▸ **Instruction**
Can you change every "striped pole" in the material below to "striped post" and give the material back with nothing else altered?

▸ **Dataset rows**
________________________________________

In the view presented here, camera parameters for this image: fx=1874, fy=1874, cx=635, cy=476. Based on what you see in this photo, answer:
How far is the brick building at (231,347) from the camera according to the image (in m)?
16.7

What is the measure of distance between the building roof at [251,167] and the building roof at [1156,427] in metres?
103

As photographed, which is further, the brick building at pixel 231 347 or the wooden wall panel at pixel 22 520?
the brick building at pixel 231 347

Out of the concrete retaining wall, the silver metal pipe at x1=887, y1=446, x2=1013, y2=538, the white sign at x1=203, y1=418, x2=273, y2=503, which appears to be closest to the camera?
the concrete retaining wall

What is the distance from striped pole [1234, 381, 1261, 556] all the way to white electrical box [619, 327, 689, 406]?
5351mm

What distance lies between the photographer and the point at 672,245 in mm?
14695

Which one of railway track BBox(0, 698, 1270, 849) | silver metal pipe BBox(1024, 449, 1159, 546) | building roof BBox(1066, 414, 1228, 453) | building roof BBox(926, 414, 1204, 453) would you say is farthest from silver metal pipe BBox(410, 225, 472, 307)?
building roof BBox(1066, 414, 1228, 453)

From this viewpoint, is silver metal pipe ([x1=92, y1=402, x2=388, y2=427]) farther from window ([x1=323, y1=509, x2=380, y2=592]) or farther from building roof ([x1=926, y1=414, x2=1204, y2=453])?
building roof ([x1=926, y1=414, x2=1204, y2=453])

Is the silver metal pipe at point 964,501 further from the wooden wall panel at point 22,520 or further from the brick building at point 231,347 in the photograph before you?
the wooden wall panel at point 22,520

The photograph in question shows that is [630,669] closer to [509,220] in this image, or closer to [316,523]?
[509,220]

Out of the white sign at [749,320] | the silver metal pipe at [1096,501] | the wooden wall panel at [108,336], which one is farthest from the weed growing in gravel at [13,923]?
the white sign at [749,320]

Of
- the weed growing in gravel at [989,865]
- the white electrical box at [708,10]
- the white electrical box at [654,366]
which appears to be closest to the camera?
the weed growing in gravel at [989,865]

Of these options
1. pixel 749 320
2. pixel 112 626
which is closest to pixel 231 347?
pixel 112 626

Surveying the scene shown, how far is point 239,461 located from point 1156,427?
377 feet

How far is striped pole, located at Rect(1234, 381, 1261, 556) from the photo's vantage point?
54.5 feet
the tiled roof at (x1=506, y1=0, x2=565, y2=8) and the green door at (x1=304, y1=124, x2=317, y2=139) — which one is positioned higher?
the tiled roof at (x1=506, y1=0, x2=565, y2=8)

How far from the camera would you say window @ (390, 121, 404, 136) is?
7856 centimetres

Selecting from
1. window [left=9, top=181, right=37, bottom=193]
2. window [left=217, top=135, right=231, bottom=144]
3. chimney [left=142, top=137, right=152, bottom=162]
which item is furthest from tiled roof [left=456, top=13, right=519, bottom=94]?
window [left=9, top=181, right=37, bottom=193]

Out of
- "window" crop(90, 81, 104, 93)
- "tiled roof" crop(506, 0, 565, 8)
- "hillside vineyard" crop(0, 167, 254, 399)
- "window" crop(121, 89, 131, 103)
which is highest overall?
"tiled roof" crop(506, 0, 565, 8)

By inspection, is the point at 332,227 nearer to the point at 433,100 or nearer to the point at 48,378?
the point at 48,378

________________________________________

▸ **Written reply**
In the view presented here, camera parameters for this image: fx=1874, fy=1874, cx=635, cy=476. Based on what you see in this photo, answer:
How far is the brick building at (231,347) from the camera according to the image (in m)?
16.7

What is the measure of distance between the building roof at [251,167] and the building roof at [1156,427] in metres?
103

As photographed, which is further, the brick building at pixel 231 347 or the wooden wall panel at pixel 22 520?
the brick building at pixel 231 347

Out of the concrete retaining wall, the silver metal pipe at x1=887, y1=446, x2=1013, y2=538, the white sign at x1=203, y1=418, x2=273, y2=503, which appears to be closest to the camera?
the concrete retaining wall

What is the distance from striped post [1234, 381, 1261, 556] all the way to white electrical box [619, 327, 689, 406]?
5351mm

What distance lies between the photographer and the point at 672,245 in mm?
14695

Which one of railway track BBox(0, 698, 1270, 849) | silver metal pipe BBox(1024, 449, 1159, 546) | building roof BBox(1066, 414, 1228, 453) | building roof BBox(926, 414, 1204, 453) would you say is farthest from silver metal pipe BBox(410, 225, 472, 307)?
building roof BBox(1066, 414, 1228, 453)

From this viewpoint, is silver metal pipe ([x1=92, y1=402, x2=388, y2=427]) farther from window ([x1=323, y1=509, x2=380, y2=592]) or farther from building roof ([x1=926, y1=414, x2=1204, y2=453])?
building roof ([x1=926, y1=414, x2=1204, y2=453])

Is the silver metal pipe at point 964,501 further from the wooden wall panel at point 22,520 or further from the brick building at point 231,347 in the photograph before you?
the wooden wall panel at point 22,520

The photograph in question shows that is [630,669] closer to [509,220] in this image, or closer to [316,523]?
[509,220]

Out of the white sign at [749,320] | the silver metal pipe at [1096,501] | the wooden wall panel at [108,336], which one is farthest from the weed growing in gravel at [13,923]?
the white sign at [749,320]

Of
- the weed growing in gravel at [989,865]
- the white electrical box at [708,10]
- the white electrical box at [654,366]
which appears to be closest to the camera?
the weed growing in gravel at [989,865]

Of these options
1. pixel 749 320
2. pixel 112 626
which is closest to pixel 231 347?
pixel 112 626

Surveying the scene shown, how far is point 239,461 located from point 1156,427?
377 feet

How far is striped post, located at Rect(1234, 381, 1261, 556) from the photo's vantage point?
54.5 feet
the tiled roof at (x1=506, y1=0, x2=565, y2=8) and the green door at (x1=304, y1=124, x2=317, y2=139) — which one is positioned higher?
the tiled roof at (x1=506, y1=0, x2=565, y2=8)

How far from the camera would you say window @ (390, 121, 404, 136) is?
7856 centimetres

Selecting from
1. window [left=9, top=181, right=37, bottom=193]
2. window [left=217, top=135, right=231, bottom=144]
3. chimney [left=142, top=137, right=152, bottom=162]
which item is furthest from tiled roof [left=456, top=13, right=519, bottom=94]?
window [left=9, top=181, right=37, bottom=193]

Out of
- "window" crop(90, 81, 104, 93)
- "tiled roof" crop(506, 0, 565, 8)
- "hillside vineyard" crop(0, 167, 254, 399)
- "window" crop(121, 89, 131, 103)
which is highest overall?
"tiled roof" crop(506, 0, 565, 8)

By inspection, is the point at 332,227 nearer to the point at 433,100 or nearer to the point at 48,378?
the point at 48,378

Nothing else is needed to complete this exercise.